Jean-Pierre Bekolo: Prime à l’avant-gradisme

Le réalisateur camerounais auteur des films « Quartier Mozart » et « Les saignantes », a reçu à Amsterdam le Prix Claus pour son côté novateur dans le cinéma.

Créativité, résistance et irrévérence. Des termes forts et sans détour lancés en septembre dernier par les membres du jury Prince Claus aux Pays-Bas, dans le descriptif du lauréat camerounais Jean-Pierre Bekolo. Le 2 décembre dernier, le Prince Constantin des Pays-Bas lui a remis sa distinction ainsi qu’à d’autres lauréats issus de diverses nationalités. Le cinéaste prolifique, dans son œuvre, voit son approche innovante du 7e art récompensée. Derrière sa caméra, Jean-Pierre Bekolo visualise le cinéma autrement.

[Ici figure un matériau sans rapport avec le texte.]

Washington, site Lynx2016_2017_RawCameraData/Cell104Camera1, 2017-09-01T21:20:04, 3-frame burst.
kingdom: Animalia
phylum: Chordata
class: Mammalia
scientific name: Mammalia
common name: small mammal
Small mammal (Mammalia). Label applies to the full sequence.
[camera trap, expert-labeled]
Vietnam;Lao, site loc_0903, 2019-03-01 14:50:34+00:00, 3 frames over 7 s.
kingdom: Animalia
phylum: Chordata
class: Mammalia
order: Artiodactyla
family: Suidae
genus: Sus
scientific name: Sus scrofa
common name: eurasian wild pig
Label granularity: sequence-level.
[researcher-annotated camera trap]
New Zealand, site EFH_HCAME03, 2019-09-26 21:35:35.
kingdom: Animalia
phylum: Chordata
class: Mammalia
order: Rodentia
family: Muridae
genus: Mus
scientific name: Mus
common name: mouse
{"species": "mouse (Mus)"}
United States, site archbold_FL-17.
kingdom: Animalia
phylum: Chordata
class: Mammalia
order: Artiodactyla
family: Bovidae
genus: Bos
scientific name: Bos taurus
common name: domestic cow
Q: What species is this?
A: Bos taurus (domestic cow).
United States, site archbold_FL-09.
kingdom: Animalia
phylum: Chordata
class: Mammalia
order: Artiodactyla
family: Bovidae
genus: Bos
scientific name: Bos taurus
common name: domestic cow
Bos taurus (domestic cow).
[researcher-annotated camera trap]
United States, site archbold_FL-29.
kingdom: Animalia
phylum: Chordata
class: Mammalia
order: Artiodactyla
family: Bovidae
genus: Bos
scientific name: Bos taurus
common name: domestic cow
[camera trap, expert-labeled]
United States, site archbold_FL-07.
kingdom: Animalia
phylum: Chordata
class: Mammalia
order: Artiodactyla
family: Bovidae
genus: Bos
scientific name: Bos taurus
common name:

De son imagination « without borders », des films inoubliables et des documentaires (miroirs de sa vision des grands hommes) sont extirpés. Grâce à son toupet, une vie banale dans un coin populaire et populeux de la capitale prend des allures d’intrigue surprenante avec « Quartier Mozart » (1992). Plus risqué et moins politiquement correct « Les Saignantes », sorti en 2007 et Etalon d’argent du Fespaco cette même année. Même quand il touche aux films documentaires, Jean-Pierre Bekolo ne fait pas d’impasse à l’insolite, comme avec « A la recherche d’Obama perdu », projection des convictions d’un quadragénaire persuadé des origines camerounaises du président américain Barack Obama. Quelques esquisses qui présentent le monde selon Jean-Pierre Bekolo.

Cette originalité n’a pas laissé indifférente la fondation hollandaise Prince Claus à l’initiative de cette distinction, que le réalisateur de 49 ans considère comme le « Prix Nobel dans les arts pour les non-Occidentaux ». Le Prix du Prince Claus est une distinction néerlandaise créée en 1996, tenant son nom de Claus von Amsberg, un aristocrate allemand devenu prince consort des Pays-Bas après son mariage avec la princesse héritière Béatrix. Ce prix honore des personnalités et des organisations reflétant une approche contemporaine et progressive sur les thèmes de la culture et du développement. Les nominations sont effectuées par un jury d’experts. Cette année, les 11 lauréats dont le réalisateur camerounais et la principale gagnante, la photographe iranienne Newsha Tavakolian, sont les heureux rescapés d’une pré-liste de 38 candidats.